Diary of a Philosophy Student by Beauvoir Simone; Klaw Barbara; Simons Margaret A

Diary of a Philosophy Student by Beauvoir Simone; Klaw Barbara; Simons Margaret A

Author:Beauvoir, Simone; Klaw, Barbara; Simons, Margaret A.
Language: eng
Format: epub
Publisher: University of Illinois Press


NOTES

1. Beauvoir's Diary of a Philosophy Student 1926–27, published in 2006, (henceforth Diary 1) is the first volume of the annotated English translation of the French transcription that was established and approved for the English translation of Beauvoir's 1926–30 diary. In 2008, the published French version of that same manuscript from 1926–1930, Cahiers de jeunesse, (henceforth CJ) appeared. In this 2nd volume of the annotated English translation of Beauvoir's 1926–1930 diary, I thus include translations for and notes on the differences between the transcription that was established and approved for the translation of the first volume of the annotated English translation and the published French version of the 1926–1930 diary.
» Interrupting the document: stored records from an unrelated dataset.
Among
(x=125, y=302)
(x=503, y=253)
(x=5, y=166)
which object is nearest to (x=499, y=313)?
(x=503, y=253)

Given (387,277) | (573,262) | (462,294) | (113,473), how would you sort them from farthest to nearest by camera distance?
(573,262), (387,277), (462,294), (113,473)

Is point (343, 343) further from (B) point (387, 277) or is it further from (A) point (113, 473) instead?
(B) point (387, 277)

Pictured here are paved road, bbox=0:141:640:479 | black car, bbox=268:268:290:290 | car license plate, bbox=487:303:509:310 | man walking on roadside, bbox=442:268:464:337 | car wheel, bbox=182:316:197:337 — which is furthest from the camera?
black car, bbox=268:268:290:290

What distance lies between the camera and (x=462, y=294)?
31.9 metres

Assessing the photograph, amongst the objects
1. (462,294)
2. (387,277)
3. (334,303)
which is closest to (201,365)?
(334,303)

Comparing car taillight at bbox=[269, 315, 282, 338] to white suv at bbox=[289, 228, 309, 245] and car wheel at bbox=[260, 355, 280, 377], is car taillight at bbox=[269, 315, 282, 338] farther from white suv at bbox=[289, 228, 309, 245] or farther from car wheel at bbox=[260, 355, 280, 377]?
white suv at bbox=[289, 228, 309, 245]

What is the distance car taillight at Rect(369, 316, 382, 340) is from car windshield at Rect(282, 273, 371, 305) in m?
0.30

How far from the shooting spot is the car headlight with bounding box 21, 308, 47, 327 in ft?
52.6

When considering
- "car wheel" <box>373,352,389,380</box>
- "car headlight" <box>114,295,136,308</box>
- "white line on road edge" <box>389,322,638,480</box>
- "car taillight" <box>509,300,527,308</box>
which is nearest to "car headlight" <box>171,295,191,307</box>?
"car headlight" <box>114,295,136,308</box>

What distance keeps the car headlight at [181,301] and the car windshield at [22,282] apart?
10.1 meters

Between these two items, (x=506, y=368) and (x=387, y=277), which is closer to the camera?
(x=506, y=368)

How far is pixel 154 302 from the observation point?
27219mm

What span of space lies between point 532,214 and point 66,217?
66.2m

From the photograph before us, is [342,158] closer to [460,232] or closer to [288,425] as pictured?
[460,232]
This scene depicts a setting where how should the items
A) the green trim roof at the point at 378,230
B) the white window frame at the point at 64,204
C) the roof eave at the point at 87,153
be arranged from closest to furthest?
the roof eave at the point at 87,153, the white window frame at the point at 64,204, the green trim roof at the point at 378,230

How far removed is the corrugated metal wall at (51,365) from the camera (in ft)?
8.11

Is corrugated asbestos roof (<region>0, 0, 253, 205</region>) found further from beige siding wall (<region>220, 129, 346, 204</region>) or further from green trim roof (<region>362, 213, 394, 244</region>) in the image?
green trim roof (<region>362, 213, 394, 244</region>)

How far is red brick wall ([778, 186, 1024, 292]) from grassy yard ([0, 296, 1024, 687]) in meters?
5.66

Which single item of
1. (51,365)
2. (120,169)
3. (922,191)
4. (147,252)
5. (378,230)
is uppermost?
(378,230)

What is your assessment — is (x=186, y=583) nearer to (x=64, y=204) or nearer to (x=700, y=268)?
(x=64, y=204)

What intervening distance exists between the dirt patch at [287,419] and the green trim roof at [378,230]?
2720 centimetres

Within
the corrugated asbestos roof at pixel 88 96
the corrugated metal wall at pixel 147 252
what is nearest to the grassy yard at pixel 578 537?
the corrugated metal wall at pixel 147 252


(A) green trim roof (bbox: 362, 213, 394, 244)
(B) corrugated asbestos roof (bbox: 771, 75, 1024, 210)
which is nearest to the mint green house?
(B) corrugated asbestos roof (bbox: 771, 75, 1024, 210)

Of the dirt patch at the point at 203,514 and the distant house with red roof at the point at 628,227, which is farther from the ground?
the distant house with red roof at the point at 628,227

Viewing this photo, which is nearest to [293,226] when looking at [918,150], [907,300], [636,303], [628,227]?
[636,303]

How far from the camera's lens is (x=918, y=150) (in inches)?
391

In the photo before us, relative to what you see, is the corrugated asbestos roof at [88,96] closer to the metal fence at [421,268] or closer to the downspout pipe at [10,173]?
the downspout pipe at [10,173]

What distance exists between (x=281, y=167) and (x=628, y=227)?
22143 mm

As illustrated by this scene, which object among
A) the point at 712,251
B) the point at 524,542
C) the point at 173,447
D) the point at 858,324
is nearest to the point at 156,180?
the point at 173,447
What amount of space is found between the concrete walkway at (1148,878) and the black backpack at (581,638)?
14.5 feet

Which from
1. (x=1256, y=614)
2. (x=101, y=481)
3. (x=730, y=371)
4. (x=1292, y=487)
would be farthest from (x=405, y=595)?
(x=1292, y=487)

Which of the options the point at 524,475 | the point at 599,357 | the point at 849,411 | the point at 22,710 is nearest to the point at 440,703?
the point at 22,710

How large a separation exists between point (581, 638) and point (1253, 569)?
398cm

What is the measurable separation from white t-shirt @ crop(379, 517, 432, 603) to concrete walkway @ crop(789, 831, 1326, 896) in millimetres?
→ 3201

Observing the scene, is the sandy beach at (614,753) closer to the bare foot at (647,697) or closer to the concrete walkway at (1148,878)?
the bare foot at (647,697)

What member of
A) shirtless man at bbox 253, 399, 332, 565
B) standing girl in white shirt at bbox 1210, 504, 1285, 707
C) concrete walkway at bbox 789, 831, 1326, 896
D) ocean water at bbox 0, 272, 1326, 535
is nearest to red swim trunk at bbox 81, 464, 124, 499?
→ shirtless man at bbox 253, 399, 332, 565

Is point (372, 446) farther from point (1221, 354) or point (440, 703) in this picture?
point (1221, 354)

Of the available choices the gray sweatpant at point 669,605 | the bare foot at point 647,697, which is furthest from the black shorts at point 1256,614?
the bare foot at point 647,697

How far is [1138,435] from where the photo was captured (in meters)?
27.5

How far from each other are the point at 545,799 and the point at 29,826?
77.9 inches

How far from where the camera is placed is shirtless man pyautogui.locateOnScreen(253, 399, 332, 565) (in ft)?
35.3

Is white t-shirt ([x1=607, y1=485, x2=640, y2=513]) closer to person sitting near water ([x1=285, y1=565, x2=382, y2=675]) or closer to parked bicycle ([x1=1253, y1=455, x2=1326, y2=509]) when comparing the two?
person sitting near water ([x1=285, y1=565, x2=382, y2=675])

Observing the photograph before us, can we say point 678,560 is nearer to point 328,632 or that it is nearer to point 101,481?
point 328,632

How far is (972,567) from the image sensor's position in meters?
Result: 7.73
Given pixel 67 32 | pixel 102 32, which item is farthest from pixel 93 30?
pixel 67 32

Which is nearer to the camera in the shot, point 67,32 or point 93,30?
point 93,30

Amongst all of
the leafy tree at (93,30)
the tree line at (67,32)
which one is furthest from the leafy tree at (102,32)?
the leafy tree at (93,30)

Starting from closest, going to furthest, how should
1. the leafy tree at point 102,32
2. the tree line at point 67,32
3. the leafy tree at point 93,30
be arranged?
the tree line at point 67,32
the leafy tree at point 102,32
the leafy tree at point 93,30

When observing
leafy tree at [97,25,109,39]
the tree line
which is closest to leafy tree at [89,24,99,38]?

My translations of Sylvie Le Bon de Beauvoir's additional notes are consistently preceded by her name and followed by the page number in CJ where they appear. All other notes and annotations are my own unless otherwise indicated.

2. Jacques Champigneulles is Beauvoir's slightly older cousin, who becomes her intellectual mentor during her adolescence and her first childhood sweetheart. Contrary to her autobiographical version of their childhood love affair in Mémoires, she still hoped to marry him until 1930 when he decided to marry another woman. See Klaw, “Simone de Beauvoir, Cousin Jacques du journal intime aux Mémoires, 84–91.”

3. In her 1926–1930 diary, Beauvoir reserves the use of the informal word, often reserved for only the closest of friends, for “you” (tu) for her cousin Jacques. Except for Jacques Champigneulles and herself, Beauvoir uses the more formal pronoun “vous” to address others in her diary as “you.” In the sixth and seventh notebooks, I have signaled in brackets the presence of (tu) or (toi) or (te) at the first occurrence of each section addressing Jacques or I have simply added the name, Jacques, to facilitate reading.

4. What I have transcribed as “au moment où ils éclorent,” and translated as “at the moment when they blossomed,” appears in the French edition as “au moment où ils naquirent,” which could translate literally as “at the moment when they were born” (CJ 464).

5. Sylvie Le Bon de Beauvoir: During this same month, Simone de Beauvoir had returned to Gagnepan (CJ 464); Zaza is Elisabeth Lacoin, Beauvoir's first real school friend from the time Zaza was eleven until her death in 1929. Beauvoir calls her Elisabeth Mabille in Mémoires. For a better understanding of their friendship, see Lacoin, Zaza.

6. La Porte Étroite is a bookstore at 10, rue Bonaparte in Paris.

7. The Apollo is a music hall in Paris; Sylvie Le Bon de Beauvoir: Maurice de Chevalier was about to leave for Hollywood to star in the 1929 film, The Love Parade (CJ 465). Chevalier (1888–1972), the French actor and popular entertainer who started performing with the female star Mistinguett at the Folies Bergères in 1909, met with great success in France. By 1929 he was also a resident of Hollywood and starred in American films.

8. The “your soul” (ton âme) referred to in this passage is most likely Jacques, the only person Beauvoir referred to in the second person singular or “tu” in her 1926–1927 diary.